The Woman and Child Health Research Centre (W&CHRC) is an interdepartmental and interdisciplinary centre at the Institute of Tropical Medicine, Antwerp, Belgium. The centre focuses on generating evidence to improve women’s and children’s health in developing countries with a life course perspective.
Based on the research currently carried out and on the new opportunities offered by the inter-departmental collaboration, the W&CHRC defined three priority thematic research lines: Adolescent health (preparing young parents for a healthy first pregnancy), Perinatal health (indirect causes of maternal mortality and continuum of care for both mothers and newborns), and Reproductive health (family planning and reproductive cancers).
Background
Despite some encouraging progress in maternal mortality reduction, the Millennium Development Goal (MDG) 5 addressing maternal and reproductive health is the MDG which shows the least progress. Perinatal mortality and success to reach MDG 4 (reducing child mortality) is intrinsically linked to MDG 5, i.e. maternal health and quality of care and follow-up throughout pregnancy, delivery and post-partum. As evidence shows, reaching MDG 4 and 5 is also interlinked with success in reaching MDG 6 (combating HIV/AIDS, malaria and other diseases). Furthermore, although a number of interventions to improve woman and child health are supported by good-quality evidence, these interventions are often sub-optimally delivered. In contradiction to the continuity of health needs throughout the lifecycle, the health services appear often disjointed. Reasons for this are complex, including the targeting of specific patient populations by cross-cutting programmes and the lack of integration of programmes with separate funding and management streams.

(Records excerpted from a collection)
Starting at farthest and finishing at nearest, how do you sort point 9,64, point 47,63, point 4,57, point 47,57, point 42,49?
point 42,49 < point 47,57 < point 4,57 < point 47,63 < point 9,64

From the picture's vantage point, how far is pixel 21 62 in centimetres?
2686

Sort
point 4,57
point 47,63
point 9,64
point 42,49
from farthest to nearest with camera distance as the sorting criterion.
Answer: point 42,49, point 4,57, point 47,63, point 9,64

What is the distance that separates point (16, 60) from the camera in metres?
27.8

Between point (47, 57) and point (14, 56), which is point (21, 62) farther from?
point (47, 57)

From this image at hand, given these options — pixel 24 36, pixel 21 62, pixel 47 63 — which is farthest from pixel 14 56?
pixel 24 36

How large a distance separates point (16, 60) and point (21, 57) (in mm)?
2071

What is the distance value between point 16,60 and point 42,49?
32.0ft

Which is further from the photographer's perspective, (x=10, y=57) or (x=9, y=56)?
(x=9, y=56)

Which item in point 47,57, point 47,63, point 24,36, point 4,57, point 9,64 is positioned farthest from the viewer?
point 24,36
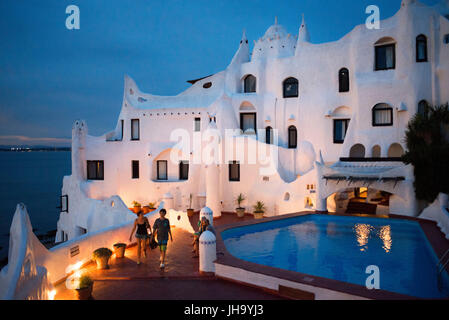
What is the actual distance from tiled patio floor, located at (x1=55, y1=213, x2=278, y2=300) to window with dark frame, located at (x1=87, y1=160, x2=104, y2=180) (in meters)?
14.2

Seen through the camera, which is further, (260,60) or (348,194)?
(260,60)

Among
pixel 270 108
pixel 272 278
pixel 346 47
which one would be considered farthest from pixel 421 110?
pixel 272 278

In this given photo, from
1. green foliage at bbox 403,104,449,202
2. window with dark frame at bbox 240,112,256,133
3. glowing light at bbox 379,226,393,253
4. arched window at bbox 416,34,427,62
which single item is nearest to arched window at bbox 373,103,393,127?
green foliage at bbox 403,104,449,202

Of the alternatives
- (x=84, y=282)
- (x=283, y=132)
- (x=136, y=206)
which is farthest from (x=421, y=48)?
(x=84, y=282)

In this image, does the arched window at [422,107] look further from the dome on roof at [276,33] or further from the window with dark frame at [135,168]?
the window with dark frame at [135,168]

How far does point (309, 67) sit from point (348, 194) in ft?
27.9

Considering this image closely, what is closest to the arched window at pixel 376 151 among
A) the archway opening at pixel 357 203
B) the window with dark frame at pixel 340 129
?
the window with dark frame at pixel 340 129

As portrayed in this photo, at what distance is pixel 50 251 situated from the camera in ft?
24.1

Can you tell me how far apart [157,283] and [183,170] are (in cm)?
1546

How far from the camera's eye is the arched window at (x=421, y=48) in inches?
714

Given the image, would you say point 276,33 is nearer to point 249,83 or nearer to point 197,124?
point 249,83

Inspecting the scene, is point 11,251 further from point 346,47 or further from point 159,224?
point 346,47

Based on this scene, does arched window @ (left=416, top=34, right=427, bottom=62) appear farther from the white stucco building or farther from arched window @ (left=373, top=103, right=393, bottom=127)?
arched window @ (left=373, top=103, right=393, bottom=127)
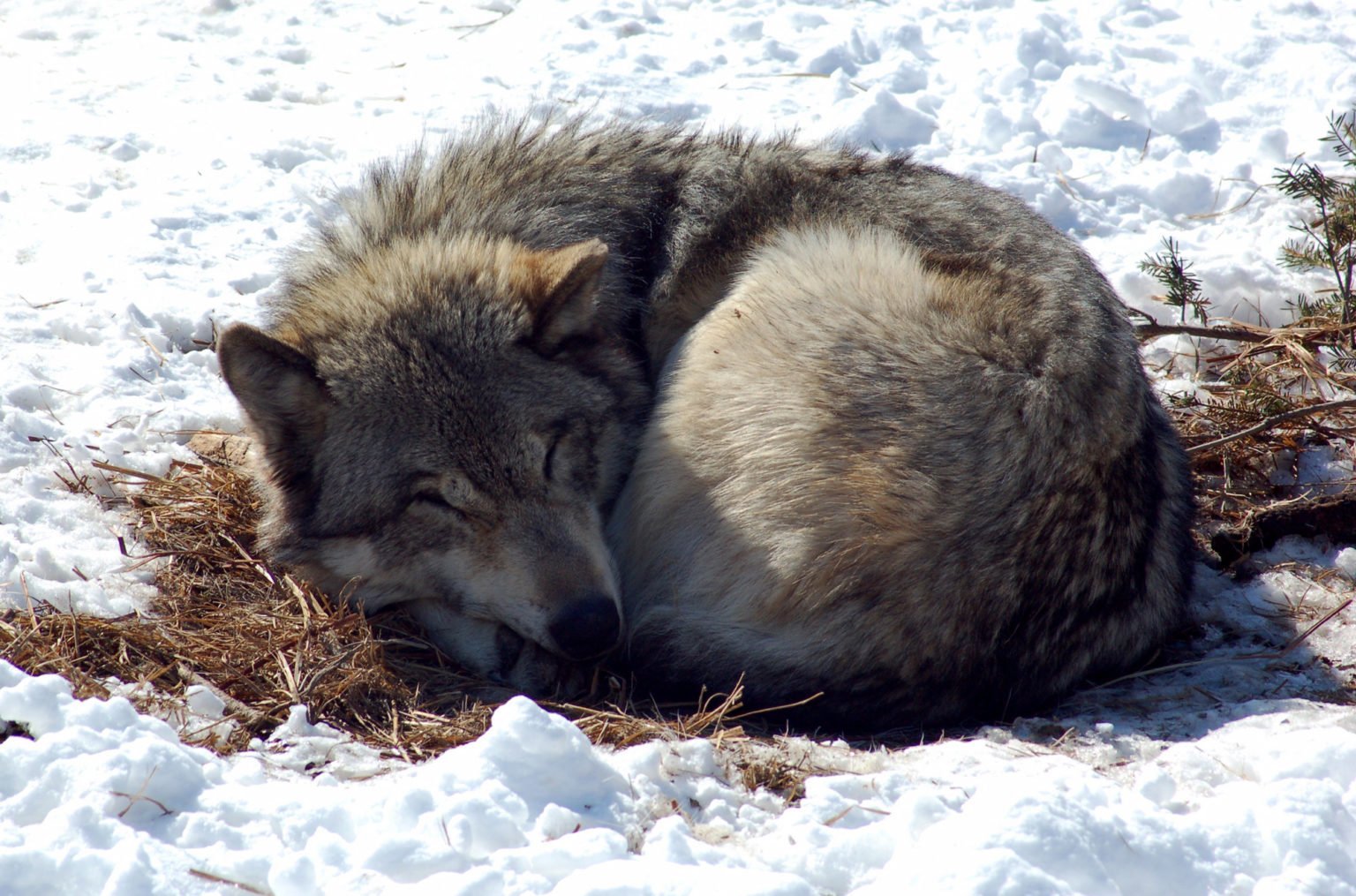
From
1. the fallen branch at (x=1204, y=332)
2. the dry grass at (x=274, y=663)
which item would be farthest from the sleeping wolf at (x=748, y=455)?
the fallen branch at (x=1204, y=332)

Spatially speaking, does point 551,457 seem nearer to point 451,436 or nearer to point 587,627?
point 451,436

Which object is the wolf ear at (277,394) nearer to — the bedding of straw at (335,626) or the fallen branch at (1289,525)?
the bedding of straw at (335,626)

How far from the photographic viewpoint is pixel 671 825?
2299 millimetres

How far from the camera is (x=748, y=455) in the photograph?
10.8ft

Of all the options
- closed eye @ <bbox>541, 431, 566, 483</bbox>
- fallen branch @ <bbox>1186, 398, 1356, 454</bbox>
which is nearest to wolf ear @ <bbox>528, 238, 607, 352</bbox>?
closed eye @ <bbox>541, 431, 566, 483</bbox>

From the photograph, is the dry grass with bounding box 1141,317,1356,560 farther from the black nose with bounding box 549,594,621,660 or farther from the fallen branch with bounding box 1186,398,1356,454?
the black nose with bounding box 549,594,621,660

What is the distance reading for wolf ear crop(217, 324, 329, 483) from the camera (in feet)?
10.2

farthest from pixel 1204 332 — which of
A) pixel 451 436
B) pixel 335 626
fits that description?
pixel 335 626

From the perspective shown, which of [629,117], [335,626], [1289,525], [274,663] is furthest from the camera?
[629,117]

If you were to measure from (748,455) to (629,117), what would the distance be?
2.55 m

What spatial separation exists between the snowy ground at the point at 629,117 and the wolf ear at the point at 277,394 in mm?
744

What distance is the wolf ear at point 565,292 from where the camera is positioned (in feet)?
11.3

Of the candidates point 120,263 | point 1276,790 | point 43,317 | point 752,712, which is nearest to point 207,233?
point 120,263

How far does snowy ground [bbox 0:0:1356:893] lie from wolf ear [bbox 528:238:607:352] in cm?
139
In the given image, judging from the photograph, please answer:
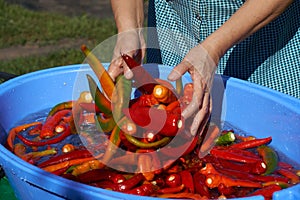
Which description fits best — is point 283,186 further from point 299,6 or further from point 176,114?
point 299,6

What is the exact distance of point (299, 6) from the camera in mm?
2646

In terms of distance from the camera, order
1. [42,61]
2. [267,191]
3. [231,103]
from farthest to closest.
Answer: [42,61]
[231,103]
[267,191]

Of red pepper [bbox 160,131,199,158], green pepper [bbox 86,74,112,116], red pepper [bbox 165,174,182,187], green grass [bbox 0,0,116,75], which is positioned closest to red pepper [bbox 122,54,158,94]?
green pepper [bbox 86,74,112,116]

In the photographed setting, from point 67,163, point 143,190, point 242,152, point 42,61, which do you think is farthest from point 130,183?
point 42,61

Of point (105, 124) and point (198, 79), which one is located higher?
point (198, 79)

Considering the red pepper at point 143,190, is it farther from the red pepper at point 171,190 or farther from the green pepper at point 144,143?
the green pepper at point 144,143

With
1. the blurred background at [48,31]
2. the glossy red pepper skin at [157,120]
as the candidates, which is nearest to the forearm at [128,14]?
the glossy red pepper skin at [157,120]

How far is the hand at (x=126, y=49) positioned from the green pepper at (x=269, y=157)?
21.8 inches

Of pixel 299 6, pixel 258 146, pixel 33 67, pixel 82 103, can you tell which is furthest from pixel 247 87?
pixel 33 67

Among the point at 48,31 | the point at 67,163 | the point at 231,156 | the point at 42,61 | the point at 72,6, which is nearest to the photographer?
the point at 67,163

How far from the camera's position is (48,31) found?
607 centimetres

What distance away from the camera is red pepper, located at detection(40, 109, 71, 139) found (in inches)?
93.4

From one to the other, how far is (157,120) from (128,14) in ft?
2.23

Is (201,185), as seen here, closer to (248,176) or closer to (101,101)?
(248,176)
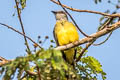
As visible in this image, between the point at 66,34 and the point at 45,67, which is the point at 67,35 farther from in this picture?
the point at 45,67

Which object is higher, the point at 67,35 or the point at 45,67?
the point at 67,35

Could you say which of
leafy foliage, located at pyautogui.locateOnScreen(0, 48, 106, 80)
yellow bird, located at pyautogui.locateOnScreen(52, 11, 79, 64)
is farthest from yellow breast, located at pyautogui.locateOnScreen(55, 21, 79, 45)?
leafy foliage, located at pyautogui.locateOnScreen(0, 48, 106, 80)

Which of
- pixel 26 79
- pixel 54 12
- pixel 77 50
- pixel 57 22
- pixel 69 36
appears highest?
pixel 54 12

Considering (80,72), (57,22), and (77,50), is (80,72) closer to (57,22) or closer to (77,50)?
(77,50)

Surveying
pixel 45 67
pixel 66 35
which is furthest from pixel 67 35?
pixel 45 67

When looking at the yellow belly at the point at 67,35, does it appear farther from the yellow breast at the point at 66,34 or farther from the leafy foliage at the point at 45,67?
the leafy foliage at the point at 45,67

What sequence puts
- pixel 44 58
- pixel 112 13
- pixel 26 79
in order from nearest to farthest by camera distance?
pixel 44 58, pixel 26 79, pixel 112 13

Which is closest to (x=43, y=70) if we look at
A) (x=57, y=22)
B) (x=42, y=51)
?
(x=42, y=51)

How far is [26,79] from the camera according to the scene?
4234 millimetres

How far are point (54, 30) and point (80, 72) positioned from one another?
57.3 inches

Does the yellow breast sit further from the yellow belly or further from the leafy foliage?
the leafy foliage

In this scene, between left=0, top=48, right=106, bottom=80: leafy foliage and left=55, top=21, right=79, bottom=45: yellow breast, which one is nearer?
left=0, top=48, right=106, bottom=80: leafy foliage

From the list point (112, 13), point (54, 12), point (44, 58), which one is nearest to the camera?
point (44, 58)

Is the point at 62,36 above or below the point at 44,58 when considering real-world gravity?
above
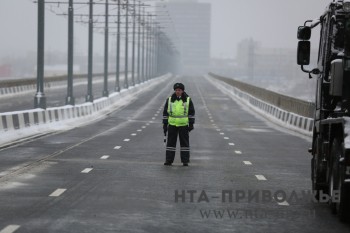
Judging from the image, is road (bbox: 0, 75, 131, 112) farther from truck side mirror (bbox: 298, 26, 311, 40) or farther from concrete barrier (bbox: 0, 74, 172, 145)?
truck side mirror (bbox: 298, 26, 311, 40)

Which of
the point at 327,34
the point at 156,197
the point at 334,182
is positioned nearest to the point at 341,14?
the point at 327,34

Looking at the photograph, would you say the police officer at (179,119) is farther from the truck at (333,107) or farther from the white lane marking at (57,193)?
the truck at (333,107)

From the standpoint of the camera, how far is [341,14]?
455 inches

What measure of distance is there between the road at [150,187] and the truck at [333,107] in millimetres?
432

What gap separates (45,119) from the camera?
116 ft

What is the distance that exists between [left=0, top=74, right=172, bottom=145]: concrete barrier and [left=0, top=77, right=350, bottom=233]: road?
1623 millimetres

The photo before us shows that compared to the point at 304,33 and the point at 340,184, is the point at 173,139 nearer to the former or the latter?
the point at 304,33

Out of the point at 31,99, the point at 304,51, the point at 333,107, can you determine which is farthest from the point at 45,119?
the point at 31,99

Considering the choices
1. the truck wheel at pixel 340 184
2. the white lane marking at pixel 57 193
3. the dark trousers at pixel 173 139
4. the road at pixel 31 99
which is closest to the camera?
the truck wheel at pixel 340 184

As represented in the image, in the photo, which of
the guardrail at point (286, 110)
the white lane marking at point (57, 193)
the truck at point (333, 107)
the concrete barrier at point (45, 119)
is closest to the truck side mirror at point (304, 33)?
the truck at point (333, 107)

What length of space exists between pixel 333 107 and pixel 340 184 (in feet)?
5.95

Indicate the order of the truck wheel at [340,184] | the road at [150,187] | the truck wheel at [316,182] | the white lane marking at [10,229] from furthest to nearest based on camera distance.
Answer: the truck wheel at [316,182]
the road at [150,187]
the truck wheel at [340,184]
the white lane marking at [10,229]

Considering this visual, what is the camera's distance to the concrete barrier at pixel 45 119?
28.3 metres

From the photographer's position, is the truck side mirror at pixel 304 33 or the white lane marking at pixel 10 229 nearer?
the white lane marking at pixel 10 229
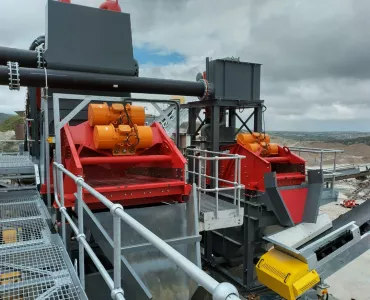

§ TO DO:
a – Answer these from the research centre text:
(i) In which city and country is the Institute of Tropical Medicine?
(ii) Which priority research line covers family planning and reproductive cancers?
(iii) Which Millennium Development Goal shows the least progress?
b – Duplicate everything in the research centre text from "The Woman and" down to "and reproductive cancers).", word for word.

§ WRITTEN RESPONSES:
a –
(i) Antwerp, Belgium
(ii) Reproductive health
(iii) MDG 5, which addresses maternal and reproductive health

b –
The Woman and Child Health Research Centre (W&CHRC) is an interdepartmental and interdisciplinary centre at the Institute of Tropical Medicine, Antwerp, Belgium. The centre focuses on generating evidence to improve women’s and children’s health in developing countries with a life course perspective.
Based on the research currently carried out and on the new opportunities offered by the inter-departmental collaboration, the W&CHRC defined three priority thematic research lines: Adolescent health (preparing young parents for a healthy first pregnancy), Perinatal health (indirect causes of maternal mortality and continuum of care for both mothers and newborns), and Reproductive health (family planning and reproductive cancers).